We also see evidence of suppliers opportunistically increasing prices - some of our largest corporations are currently enjoying record profits.

So let’s be more direct in knocking this argument down - what are the cases of inflation that can’t be completely explained with one of:

    1. increased profits in the supplier
    2. global supply shock (oil, gas, manufactured goods etc)

That leaves us with only real estate, financial products including stocks, and…?

So what exactly is the argument around inflation if it is limited to a few asset classes that are ripe for obvious taxation solutions to eliminate said inflation?

>> it is indeed how money works

but going back to this bit, ignoring bs macro fairy tales and looking specifically at the system itself (which most macro theories rarely do, the stated assumptions in most macro bs are laughably absurd).

So how do things work in practice?

Ignoring that the fed has bought treasuries and thus literally means the government created money from nothing on a whim - ignoring this case because while it does sink the argument that taxes come before spending, it is a complex case with lots of gotchas that mean it’s not fair to characterise it as govt create money regardless of circumstance in all cases.

So instead let’s look at the policy that gives exactly this operation:

Step 1: The fed finances the primary dealer banks that participate in treasuries auctions - it accepts treasuries as collateral for repos.

https://www.newyorkfed.org/markets/domestic-market-operation...

Step 2: The primary dealer banks are obligated to stand ready to purchase treasuries

https://www.newyorkfed.org/markets/counterparties/policy-on-...

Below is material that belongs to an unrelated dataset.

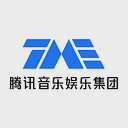 Tencent Music Entertainment Group logo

Step 3: and the Federal Reserve ensures there are sufficient reserves to do so by supplying them through temporary repos (a matched purchase of Treasury debt with a requirement that the seller must repurchase later). While the Federal Reserve is not in that case directly buying the new issue directly from the Treasury, it uses the open market purchase to buy an existing bond in order to provide reserves needed for a private bank to buy the new security. The end result is exactly the same as if the central bank had bought directly from the Treasury.

https://www.newyorkfed.org/markets/domestic-market-operation...

>> In case my sarcasm wasn't thick enough - it is indeed how money works.

I won’t be sarcastic, but you have been overconfident and mistaken.

NB: Great rebuttals include links to authoritative sources.

>> This is a false statistic

People’s opinions are invalidated only if they feel a different way than you? Come on… behave!

  • The MMT people always do this... bury people in bogus articles, references and walls of text to try to make people think everything known about economics was and is wrong.

    Sorry... these are borderline crackpot theories. The devastation left in the wake of only a taste of MMT implemented is enough to drive MMT to bed, thankfully.

    It's also rather interesting how one can tell a MMT'er is in their midst without much even being said.